start Material for this exercise

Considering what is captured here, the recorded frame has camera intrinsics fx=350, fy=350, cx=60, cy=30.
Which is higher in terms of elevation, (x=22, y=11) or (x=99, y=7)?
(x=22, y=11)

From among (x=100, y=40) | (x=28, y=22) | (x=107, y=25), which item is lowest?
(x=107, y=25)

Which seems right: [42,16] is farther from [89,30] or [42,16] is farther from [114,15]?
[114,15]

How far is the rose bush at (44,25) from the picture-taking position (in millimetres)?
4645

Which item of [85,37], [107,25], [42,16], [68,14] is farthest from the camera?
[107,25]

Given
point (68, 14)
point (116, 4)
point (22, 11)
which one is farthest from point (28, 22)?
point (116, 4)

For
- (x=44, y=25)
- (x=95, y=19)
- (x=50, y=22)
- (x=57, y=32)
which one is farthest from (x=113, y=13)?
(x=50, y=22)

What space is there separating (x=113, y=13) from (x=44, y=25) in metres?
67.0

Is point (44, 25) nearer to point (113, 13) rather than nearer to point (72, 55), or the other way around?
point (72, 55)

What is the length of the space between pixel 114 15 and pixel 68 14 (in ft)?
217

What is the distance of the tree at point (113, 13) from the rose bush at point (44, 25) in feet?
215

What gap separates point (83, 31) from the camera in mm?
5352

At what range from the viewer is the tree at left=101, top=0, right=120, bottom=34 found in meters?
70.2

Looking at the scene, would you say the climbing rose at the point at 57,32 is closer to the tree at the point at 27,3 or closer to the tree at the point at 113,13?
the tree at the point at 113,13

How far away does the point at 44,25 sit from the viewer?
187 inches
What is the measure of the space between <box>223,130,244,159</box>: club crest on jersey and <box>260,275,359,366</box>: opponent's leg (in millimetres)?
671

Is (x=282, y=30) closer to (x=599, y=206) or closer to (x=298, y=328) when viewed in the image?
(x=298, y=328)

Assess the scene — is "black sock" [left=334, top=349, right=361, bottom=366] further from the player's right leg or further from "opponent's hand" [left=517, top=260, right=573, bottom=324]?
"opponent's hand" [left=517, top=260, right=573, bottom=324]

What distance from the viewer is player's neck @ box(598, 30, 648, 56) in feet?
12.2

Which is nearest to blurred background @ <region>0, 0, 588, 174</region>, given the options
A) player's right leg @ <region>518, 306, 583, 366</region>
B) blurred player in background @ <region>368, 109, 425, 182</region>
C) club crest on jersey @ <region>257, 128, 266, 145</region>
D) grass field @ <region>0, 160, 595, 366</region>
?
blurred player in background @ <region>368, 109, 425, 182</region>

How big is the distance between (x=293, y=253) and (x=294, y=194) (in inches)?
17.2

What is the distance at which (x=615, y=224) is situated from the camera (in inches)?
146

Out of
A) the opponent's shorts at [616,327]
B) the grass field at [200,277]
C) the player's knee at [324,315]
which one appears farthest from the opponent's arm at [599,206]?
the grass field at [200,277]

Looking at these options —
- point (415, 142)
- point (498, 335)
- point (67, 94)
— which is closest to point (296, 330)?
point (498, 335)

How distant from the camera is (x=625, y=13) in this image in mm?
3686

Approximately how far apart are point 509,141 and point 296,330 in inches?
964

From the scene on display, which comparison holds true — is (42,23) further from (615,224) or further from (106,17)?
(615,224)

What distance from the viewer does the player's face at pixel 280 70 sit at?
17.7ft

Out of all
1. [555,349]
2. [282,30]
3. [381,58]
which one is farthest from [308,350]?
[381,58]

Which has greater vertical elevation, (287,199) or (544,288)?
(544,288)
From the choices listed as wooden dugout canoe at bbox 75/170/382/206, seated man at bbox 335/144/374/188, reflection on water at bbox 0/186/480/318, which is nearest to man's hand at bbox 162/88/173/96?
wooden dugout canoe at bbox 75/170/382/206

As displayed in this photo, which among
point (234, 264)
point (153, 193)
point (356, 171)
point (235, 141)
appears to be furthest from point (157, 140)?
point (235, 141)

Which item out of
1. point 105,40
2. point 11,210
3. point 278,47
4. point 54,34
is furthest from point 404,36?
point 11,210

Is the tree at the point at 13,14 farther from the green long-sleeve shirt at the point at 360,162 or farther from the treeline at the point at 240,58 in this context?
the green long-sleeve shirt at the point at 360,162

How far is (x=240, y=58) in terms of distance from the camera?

end Material for this exercise

Exercise details:
Copy out the records above, replacing "rose bush" with "hedge" at each occurrence and leaving everything else unchanged.

Exercise output:
Considering what is captured here, the recorded frame has camera intrinsics fx=350, fy=350, cx=60, cy=30.
Which is higher in terms of elevation, (x=22, y=11) or (x=99, y=7)?
(x=22, y=11)

From among (x=100, y=40) | (x=28, y=22) | (x=107, y=25), which item is lowest?
(x=107, y=25)

Which seems right: [42,16] is farther from [89,30] or [42,16] is farther from [114,15]?
[114,15]

How far is the hedge at (44,25) from the picture-taking position (in millimetres)?
4645

Which item of [85,37], [107,25], [42,16], [68,14] is farthest from the camera?
[107,25]

Given
point (68, 14)
point (116, 4)
point (22, 11)
which one is farthest from point (28, 22)?
point (116, 4)

For
- (x=44, y=25)
- (x=95, y=19)
- (x=50, y=22)
- (x=57, y=32)
which one is farthest from (x=113, y=13)?
(x=50, y=22)

What space is there separating (x=113, y=13) from (x=44, y=25) in metres?
67.0

Is point (44, 25) nearer to point (113, 13) rather than nearer to point (72, 55), or the other way around?
point (72, 55)

What is the length of the space between pixel 114 15 and pixel 68 14 (in ft)?
217

What is the distance of the tree at point (113, 13) from the hedge at point (44, 25) in feet?
215

What gap separates point (83, 31) from the camera in mm?
5352

At what range from the viewer is the tree at left=101, top=0, right=120, bottom=34 found in meters?
70.2

Looking at the scene, would you say the climbing rose at the point at 57,32 is closer to the tree at the point at 27,3 or closer to the tree at the point at 113,13?
the tree at the point at 113,13

How far away does the point at 44,25 sit from the viewer?
187 inches
What is the measure of the space between <box>223,130,244,159</box>: club crest on jersey and <box>260,275,359,366</box>: opponent's leg (in millimetres)?
671

Is (x=282, y=30) closer to (x=599, y=206) or closer to (x=298, y=328) when viewed in the image?
(x=298, y=328)

Assess the scene — is "black sock" [left=334, top=349, right=361, bottom=366] further from the player's right leg or further from "opponent's hand" [left=517, top=260, right=573, bottom=324]?
"opponent's hand" [left=517, top=260, right=573, bottom=324]

What distance from the viewer is player's neck @ box(598, 30, 648, 56) in feet?
12.2

Which is nearest to blurred background @ <region>0, 0, 588, 174</region>, given the options
A) player's right leg @ <region>518, 306, 583, 366</region>
B) blurred player in background @ <region>368, 109, 425, 182</region>
C) club crest on jersey @ <region>257, 128, 266, 145</region>
D) grass field @ <region>0, 160, 595, 366</region>
?
blurred player in background @ <region>368, 109, 425, 182</region>

How big is the distance between (x=293, y=253) and (x=294, y=194) (in inches)?
17.2

What is the distance at which (x=615, y=224) is situated from the camera (in inches)?
146

Out of
A) the opponent's shorts at [616,327]
B) the grass field at [200,277]
C) the player's knee at [324,315]
which one appears farthest from the opponent's arm at [599,206]?
the grass field at [200,277]

Looking at these options —
- point (415, 142)
- point (498, 335)
- point (67, 94)
— which is closest to point (296, 330)?
point (498, 335)

How distant from the camera is (x=625, y=13) in this image in mm?
3686

Approximately how far apart are point 509,141 and point 296,330 in inches?
964

From the scene on display, which comparison holds true — is (42,23) further from (615,224) or further from (106,17)?
(615,224)

What distance from the viewer does the player's face at pixel 280 70 sit at?
17.7ft

Out of all
1. [555,349]
2. [282,30]
3. [381,58]
which one is farthest from [308,350]?
[381,58]

Which has greater vertical elevation, (287,199) or (544,288)?
(544,288)
From the choices listed as wooden dugout canoe at bbox 75/170/382/206, seated man at bbox 335/144/374/188, reflection on water at bbox 0/186/480/318, which is nearest to man's hand at bbox 162/88/173/96?
wooden dugout canoe at bbox 75/170/382/206

As displayed in this photo, which among
point (234, 264)
point (153, 193)
point (356, 171)
point (235, 141)
appears to be furthest from point (157, 140)?
point (235, 141)

Which item out of
1. point 105,40
2. point 11,210
3. point 278,47
4. point 54,34
is furthest from point 404,36?
point 11,210

Is the tree at the point at 13,14 farther from the green long-sleeve shirt at the point at 360,162 or farther from the treeline at the point at 240,58 in this context?
the green long-sleeve shirt at the point at 360,162

How far is (x=240, y=58) in terms of distance from the camera?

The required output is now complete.